Le lendemain, père et fille grimpent au sommet de la montagne, là où la mère est enterrée. Il lui raconte tout et, à partir de ce moment, lui enseigne tout ce qu’il sait. Le terrain, le lac, « où plonger pour ramasser les moules […] confectionner un collet à lapin […] toutes les étapes de la fabrication d’un harpon de pêche […] repérer les essaims d’abeilles sauvages […] et récolter le miel […] comment estimer l’heure […]. » (p. 21). Et même, lorsqu’elle fut plus grande, « il lui apprit à lire et à écrire » (p. 22).

C’est à l’automne de ses 7 ans que « la fille et son père virent surgir un ours surgir des bois et se diriger vers le lac, puis patauger dans l’eau jusqu’à ce qu’il ait un poisson dans la gueule, avant de repartir dans la forêt, en direction des hauteurs. » (p. 24). Et la vie continue, au fil des saisons, des histoires que lit la fille ou que raconte le père et des cadeaux qu’elle reçoit chaque année à son anniversaire (peigne, boussole, couteau, silex…).

Mais, alors qu’ils se rendent pour la première fois au nord et à l’est, vers l’océan, l’homme se fait mordre dans l’eau par un animal qu’il n’a pas le temps de voir, « la main de l’homme était enflée et bleue » (p. 52).

« Elle était seule dans le canoë, pagayant vers la rive […]. L’ours retourna la fille du bout de son museau et lécha la croûte de sommeil et de sel dans ses yeux […]. La fille se secoua, tenta de se lever d’un coup, et s’effondra. L’ours recula et ils se regardèrent à travers la distance qui les séparaient. Tu peux faire un autre feu ? demanda l’ours. La fille ne répondit pas. Elle envisagea de s’enfuir […]. » (p. 71, je note qu’ici il y a une faute, la distance les séparait au singulier pas au pluriel).

· · · ·

Exercices:
**1)** Comptez les lignes des enregistrements qui contiennent la chaîne « stalk » et donnez uniquement ce nombre.
**2)** Rédigez la suite du compte rendu sur la fille, son père et l'ours, en reprenant juste après sa dernière phrase.

· · · ·

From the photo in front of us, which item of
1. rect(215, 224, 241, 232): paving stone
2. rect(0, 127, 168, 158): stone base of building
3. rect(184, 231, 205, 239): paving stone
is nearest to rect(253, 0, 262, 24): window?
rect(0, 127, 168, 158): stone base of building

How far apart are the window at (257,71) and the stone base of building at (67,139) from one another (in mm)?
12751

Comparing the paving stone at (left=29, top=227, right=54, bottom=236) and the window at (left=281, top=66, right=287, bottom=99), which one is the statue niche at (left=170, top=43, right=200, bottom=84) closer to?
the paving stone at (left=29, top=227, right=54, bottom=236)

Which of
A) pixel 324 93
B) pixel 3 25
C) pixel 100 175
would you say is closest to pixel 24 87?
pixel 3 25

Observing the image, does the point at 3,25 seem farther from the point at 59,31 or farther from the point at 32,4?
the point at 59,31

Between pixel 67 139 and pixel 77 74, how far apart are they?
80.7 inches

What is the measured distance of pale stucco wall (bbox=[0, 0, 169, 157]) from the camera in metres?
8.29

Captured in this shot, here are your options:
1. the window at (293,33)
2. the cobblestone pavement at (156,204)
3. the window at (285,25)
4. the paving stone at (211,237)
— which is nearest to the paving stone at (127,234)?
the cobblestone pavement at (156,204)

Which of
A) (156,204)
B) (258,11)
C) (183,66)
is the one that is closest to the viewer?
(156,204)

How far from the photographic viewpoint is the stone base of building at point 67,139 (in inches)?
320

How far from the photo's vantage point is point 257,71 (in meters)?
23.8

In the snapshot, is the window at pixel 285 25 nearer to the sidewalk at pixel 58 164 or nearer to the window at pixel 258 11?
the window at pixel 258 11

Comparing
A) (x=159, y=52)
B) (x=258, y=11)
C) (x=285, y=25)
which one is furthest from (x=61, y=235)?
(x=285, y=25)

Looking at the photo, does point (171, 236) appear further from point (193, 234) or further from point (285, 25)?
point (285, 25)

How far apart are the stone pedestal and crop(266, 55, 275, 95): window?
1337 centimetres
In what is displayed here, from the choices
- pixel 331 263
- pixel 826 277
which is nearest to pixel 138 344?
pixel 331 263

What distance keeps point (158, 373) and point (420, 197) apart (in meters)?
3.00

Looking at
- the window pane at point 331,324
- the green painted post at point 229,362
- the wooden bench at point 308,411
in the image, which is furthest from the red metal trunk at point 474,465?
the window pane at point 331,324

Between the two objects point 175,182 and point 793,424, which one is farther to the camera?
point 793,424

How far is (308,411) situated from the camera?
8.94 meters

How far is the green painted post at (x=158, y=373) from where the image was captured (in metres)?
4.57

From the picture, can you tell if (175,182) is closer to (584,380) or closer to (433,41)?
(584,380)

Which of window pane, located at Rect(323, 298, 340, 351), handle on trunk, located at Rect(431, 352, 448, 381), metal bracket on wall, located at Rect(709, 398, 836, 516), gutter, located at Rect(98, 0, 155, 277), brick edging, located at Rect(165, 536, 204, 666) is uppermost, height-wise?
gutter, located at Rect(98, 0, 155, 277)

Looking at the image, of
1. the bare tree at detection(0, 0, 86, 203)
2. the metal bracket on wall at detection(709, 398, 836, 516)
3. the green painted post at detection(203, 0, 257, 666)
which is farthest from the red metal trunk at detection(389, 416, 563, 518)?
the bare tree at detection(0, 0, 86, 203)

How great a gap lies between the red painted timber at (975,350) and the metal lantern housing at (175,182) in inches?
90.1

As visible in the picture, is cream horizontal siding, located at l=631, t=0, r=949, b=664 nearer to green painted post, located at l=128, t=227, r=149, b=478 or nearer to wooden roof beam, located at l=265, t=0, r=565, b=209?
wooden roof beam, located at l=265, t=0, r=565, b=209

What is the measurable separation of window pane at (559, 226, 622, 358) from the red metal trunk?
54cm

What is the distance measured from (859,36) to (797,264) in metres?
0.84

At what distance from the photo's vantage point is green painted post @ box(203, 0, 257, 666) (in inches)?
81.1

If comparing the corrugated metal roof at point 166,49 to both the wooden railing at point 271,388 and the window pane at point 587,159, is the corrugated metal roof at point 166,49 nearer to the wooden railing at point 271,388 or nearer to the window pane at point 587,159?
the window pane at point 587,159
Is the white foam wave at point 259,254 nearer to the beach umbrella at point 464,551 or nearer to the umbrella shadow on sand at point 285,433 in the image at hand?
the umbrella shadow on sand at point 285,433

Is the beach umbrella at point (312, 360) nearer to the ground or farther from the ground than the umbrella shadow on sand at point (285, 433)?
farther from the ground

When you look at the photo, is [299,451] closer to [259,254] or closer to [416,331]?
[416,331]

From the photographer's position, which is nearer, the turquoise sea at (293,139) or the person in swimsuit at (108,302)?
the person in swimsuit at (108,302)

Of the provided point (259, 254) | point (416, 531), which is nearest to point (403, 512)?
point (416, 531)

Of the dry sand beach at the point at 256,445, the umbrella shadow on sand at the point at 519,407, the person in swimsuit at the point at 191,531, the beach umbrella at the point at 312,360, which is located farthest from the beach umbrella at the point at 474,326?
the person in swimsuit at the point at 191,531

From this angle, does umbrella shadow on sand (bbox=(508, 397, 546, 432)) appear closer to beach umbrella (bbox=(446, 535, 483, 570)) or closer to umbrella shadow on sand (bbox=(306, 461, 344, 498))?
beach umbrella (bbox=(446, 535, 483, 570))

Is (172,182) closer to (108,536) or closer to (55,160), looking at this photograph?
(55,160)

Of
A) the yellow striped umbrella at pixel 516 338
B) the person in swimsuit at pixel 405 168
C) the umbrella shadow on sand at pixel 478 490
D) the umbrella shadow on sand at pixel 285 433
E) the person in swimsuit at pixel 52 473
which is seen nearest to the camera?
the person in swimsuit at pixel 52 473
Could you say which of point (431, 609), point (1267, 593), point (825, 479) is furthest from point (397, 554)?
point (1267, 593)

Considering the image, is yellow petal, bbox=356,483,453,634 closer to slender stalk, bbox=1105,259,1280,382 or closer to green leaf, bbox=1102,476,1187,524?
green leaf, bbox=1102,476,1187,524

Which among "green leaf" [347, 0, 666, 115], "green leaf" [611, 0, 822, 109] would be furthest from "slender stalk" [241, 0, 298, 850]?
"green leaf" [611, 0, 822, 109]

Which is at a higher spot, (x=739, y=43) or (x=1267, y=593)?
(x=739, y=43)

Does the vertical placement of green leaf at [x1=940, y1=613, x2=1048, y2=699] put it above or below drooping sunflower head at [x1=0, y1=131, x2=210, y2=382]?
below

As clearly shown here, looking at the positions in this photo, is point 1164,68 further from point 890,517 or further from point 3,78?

· · · ·

Corrigé:
**1)** 2

**2)**
Cela peut paraître surprenant mais c’est avec l’ours que la fille fait le trajet de retour, et l’ours sait tout, les endroits qu’il faut éviter, les arbres à miel, les baies et les fruits… « Ils ne parlaient guère tandis qu’ils marchaient vers les hautes montagnes jour après jour. Leur langage était la régularité de leur pas et la cueillette de nourriture. » (p. 79). De même cela peut paraître surprenant que l’ours parle et que la fille le comprenne mais l’ours « expliqua qu’autrefois tous les animaux savaient produire les sons que la fille et son père utilisaient entre eux. Mais les autres comme elle avaient cessé d’écouter, et cette aptitude s’était perdue. […] mais tous les êtres vivants parlaient, et peut-être que la vraie question était comment il se faisait qu’elle puisse le comprendre. » (p. 84).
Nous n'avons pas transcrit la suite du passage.